# What this task involves:
Word for word, retype the lines from the one containing "Pure copper door" to the one containing "Bear playing bass guitar shirt" below, keeping both end lines and dropping the pictures.

# Extracted information:
▶
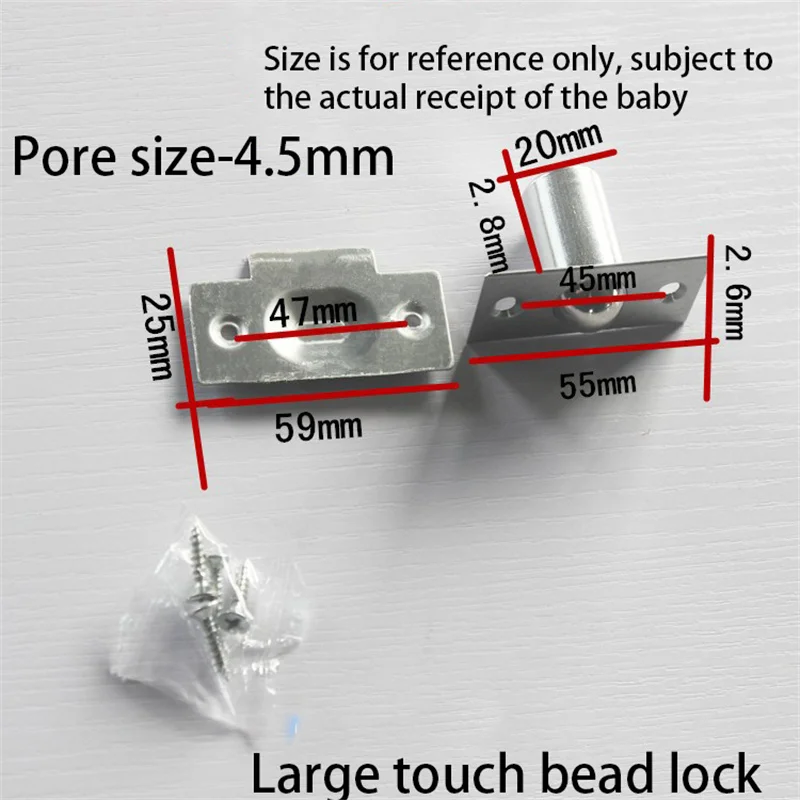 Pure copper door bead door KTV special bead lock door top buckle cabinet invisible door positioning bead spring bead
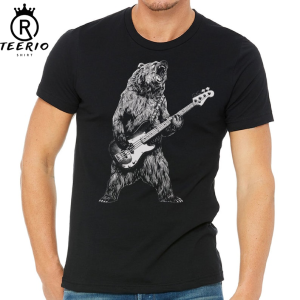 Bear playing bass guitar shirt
◀
▶
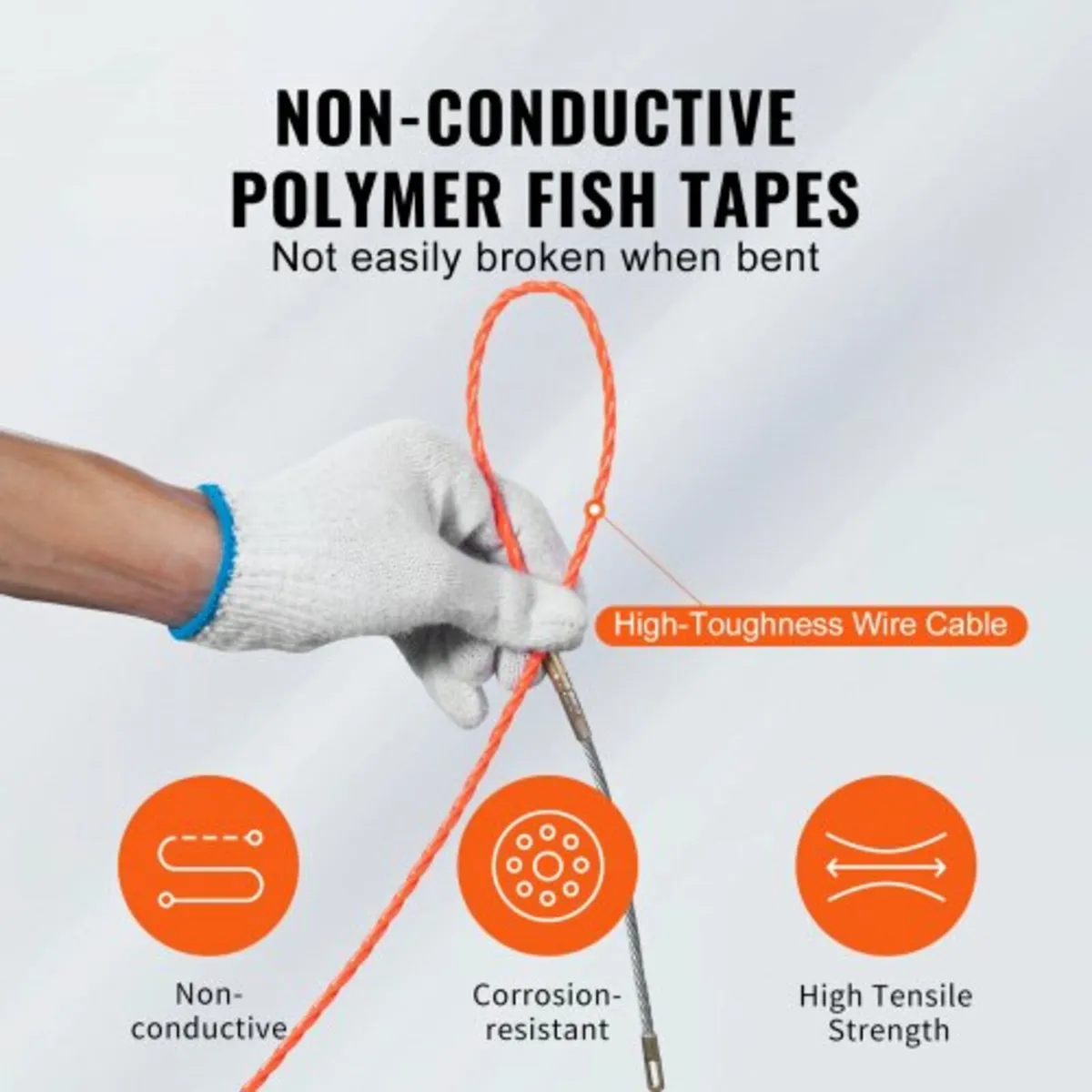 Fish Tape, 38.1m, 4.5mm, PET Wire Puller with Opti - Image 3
◀
▶
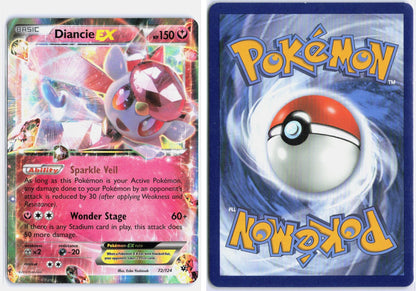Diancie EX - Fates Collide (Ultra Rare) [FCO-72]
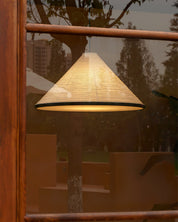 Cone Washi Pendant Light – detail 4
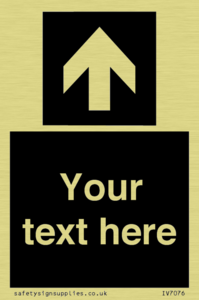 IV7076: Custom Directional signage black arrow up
◀
# Finished exercise:
 Pure copper door bead door KTV special bead lock door top buckle cabinet invisible door positioning bead spring bead
 Bear playing bass guitar shirt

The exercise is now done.